Sigue escribiendo el texto sobre educar y enseñar a partir de su última oración.

◆ Texto de origen ◆
>>>>>

De ahí que la pregunta sea obligada: ¿Qué espera la sociedad de la educación?; ¿consiste en la mera transmisión de conocimientos o su principal misión es formar para la ciudadanía en democracia? Considero un error pensar que en casa se educa y en la escuela se enseña. Los términos “educar” y “enseñar” entran en conflicto cuando no tenemos conciencia clara de qué es exactamente lo que queremos conseguir con cada uno de ellos y a quien le corresponda ambas cosas.

Educar: sin entrar en disquisiciones etimológicas latinas (educere y educare), mientras “educere” significa promover el desarrollo (intelectual y cultural) de las potencialidades psíquicas y cognitivas propias de una persona, “educare” significa conducir, guiar. En ambos casos promover y guiar es algo más que la transmisión de meros conocimientos. Educar es formar a la persona íntegra, completa, tanto en los conocimientos específicos y culturales que debe aprender, como en la formación de su mente y de su personalidad, la adquisición de habilidades para desenvolverse en sociedad y en el perfeccionamiento de todas sus facultades y potenciales humanos. En este sentido se puede equiparar educación con formación.

<<<<<

◆ Registros de datos ◆
>>>>>

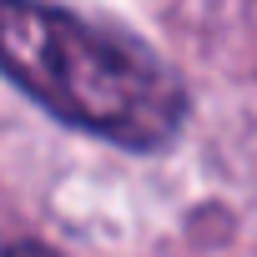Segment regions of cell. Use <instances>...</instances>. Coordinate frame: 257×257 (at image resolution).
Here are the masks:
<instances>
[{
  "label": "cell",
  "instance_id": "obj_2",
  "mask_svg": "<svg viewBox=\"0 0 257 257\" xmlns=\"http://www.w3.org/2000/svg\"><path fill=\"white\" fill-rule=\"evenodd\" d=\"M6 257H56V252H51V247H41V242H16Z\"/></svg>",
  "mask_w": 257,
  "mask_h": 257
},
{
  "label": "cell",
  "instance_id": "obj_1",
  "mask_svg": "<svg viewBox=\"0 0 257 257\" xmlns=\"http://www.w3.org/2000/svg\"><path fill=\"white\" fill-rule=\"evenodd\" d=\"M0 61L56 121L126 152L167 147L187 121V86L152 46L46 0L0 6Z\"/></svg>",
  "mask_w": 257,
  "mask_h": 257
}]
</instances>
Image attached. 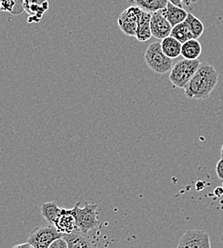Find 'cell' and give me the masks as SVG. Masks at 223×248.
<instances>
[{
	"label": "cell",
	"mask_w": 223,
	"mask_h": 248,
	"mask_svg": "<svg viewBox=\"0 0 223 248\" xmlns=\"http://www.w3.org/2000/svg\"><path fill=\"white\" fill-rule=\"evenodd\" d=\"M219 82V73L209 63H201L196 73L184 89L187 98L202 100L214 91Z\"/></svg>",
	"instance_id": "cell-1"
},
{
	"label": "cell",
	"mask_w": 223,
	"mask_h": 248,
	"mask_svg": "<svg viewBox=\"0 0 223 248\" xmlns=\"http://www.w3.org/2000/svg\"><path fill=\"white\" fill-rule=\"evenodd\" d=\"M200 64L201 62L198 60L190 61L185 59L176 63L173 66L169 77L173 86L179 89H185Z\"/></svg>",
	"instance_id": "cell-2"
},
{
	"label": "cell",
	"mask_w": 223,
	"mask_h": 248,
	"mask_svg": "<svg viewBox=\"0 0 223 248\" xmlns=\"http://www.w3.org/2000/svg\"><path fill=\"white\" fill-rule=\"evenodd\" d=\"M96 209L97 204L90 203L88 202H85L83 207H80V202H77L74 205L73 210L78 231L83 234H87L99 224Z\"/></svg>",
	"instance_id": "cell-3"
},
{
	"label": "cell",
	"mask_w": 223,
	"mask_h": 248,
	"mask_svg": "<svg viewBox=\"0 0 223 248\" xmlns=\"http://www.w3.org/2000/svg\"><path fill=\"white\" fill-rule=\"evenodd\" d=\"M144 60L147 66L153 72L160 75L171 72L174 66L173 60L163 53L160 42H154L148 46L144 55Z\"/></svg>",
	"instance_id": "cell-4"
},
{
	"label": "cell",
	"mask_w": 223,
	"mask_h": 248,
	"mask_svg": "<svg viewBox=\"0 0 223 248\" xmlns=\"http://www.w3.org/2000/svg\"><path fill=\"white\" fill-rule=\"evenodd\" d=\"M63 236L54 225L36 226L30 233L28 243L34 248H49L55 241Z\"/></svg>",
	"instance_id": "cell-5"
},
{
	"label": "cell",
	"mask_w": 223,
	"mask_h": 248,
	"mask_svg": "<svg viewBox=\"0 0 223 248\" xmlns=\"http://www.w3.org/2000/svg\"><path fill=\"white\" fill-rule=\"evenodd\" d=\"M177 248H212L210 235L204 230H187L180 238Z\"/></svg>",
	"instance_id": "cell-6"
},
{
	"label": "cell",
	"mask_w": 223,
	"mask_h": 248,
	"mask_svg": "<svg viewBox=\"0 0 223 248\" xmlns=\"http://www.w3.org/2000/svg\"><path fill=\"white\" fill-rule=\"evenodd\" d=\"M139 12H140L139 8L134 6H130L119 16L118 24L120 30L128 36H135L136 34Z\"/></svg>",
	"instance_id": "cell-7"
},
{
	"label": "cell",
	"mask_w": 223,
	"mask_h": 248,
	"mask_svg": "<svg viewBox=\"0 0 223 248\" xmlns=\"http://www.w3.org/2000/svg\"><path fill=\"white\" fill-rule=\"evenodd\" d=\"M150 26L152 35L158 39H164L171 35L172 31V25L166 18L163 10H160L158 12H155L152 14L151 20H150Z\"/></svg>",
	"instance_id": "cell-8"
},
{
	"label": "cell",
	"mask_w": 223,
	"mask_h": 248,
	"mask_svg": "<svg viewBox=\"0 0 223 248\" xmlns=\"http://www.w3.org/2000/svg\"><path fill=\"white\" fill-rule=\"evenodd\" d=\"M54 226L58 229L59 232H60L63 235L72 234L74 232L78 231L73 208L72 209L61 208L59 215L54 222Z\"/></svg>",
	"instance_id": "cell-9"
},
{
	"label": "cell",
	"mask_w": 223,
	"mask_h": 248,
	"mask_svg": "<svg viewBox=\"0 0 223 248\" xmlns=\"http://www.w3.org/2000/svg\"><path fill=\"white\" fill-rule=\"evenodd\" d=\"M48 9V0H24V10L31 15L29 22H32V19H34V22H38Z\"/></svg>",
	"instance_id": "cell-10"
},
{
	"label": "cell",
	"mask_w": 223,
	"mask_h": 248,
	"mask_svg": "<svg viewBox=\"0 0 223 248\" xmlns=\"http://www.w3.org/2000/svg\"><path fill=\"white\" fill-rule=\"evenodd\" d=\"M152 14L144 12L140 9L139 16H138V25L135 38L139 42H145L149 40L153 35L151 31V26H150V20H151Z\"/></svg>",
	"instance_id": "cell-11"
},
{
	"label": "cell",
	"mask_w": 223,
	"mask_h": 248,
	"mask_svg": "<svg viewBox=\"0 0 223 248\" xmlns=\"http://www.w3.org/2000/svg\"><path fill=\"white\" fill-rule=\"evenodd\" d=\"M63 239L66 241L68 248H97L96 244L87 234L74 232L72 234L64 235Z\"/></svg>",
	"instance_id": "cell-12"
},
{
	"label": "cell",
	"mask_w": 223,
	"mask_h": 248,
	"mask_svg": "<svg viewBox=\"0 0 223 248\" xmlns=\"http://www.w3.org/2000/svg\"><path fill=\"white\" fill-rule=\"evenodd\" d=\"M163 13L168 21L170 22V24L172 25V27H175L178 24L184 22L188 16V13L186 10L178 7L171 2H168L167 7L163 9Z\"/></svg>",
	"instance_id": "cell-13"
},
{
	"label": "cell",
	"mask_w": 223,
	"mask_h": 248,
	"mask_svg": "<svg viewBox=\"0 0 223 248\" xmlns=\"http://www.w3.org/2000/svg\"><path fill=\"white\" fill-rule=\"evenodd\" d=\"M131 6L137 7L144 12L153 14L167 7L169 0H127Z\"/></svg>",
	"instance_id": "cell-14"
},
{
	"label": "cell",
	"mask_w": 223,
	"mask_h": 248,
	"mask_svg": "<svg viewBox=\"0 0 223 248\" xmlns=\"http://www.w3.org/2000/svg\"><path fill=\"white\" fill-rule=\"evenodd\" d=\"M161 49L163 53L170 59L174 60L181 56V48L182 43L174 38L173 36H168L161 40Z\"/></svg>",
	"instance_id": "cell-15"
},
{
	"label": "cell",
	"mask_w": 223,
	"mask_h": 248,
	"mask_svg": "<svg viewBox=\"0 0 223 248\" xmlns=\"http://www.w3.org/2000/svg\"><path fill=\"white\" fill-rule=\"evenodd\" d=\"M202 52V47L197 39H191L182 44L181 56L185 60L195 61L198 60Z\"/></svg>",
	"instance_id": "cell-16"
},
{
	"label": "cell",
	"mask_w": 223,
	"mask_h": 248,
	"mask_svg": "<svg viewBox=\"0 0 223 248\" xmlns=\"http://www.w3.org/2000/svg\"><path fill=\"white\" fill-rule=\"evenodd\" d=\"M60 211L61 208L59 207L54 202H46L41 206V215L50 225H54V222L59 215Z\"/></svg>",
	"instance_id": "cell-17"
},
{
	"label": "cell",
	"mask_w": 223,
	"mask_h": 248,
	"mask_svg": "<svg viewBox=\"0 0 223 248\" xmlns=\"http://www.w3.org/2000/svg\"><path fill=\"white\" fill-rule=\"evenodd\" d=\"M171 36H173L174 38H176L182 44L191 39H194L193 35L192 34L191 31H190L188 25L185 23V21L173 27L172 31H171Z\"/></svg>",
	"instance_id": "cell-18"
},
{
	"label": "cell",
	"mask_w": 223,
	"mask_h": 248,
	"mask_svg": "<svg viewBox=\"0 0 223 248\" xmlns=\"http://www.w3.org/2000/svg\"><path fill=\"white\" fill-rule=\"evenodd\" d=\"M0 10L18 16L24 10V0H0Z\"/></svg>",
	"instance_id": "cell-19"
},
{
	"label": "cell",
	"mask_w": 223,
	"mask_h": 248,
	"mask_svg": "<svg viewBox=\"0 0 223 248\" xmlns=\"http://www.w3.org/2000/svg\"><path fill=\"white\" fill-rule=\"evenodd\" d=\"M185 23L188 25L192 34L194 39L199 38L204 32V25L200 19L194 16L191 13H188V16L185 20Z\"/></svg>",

<<<<<

◆ Resultado ◆
Enseñar, del latín “insignare”, en cambio, significa: “señalar”. La enseñanza es la acción y efecto de enseñar, instruir, impartir doctrina; es transmitir una serie de conocimientos a las personas. Se trata de un sistema y método de dar instrucción, formado por el conjunto de conocimientos, principios e ideas que cualquier ciudadano, por vivir en sociedad, debe poseer.

En consecuencia, ¿cuándo educamos y cuándo enseñamos? Es importante tener claro que educar es más difícil que enseñar, porque para enseñar se precisa “saber”; para educar se precisa “ser”. Se enseña con la palabra, se educa con la vida. Enseño cuando tengo la habilidad de transmitir un conocimiento determinado, basado en mi experiencia; para enseñar, sólo se necesitan habilidades cognoscitivas: desarrollar la inteligencia académica.

Se educa, en cambio, cuando se transmiten los valores que harán falta al alumno para manejarse en este mundo impredecible, cuando se le muestre en el espejo de sí mismo que él es una obra irrepetible pero incompleta que él mismo debe construir. Para educar hay que cambiar de paradigma, de modelo; se necesita autocontrol, autoconocimiento, desarrollar la inteligencia social y emocional, intrapersonal e interpersonal; ser sabedor de las propias emociones y posibilidades, creando en su entorno un clima social positivo.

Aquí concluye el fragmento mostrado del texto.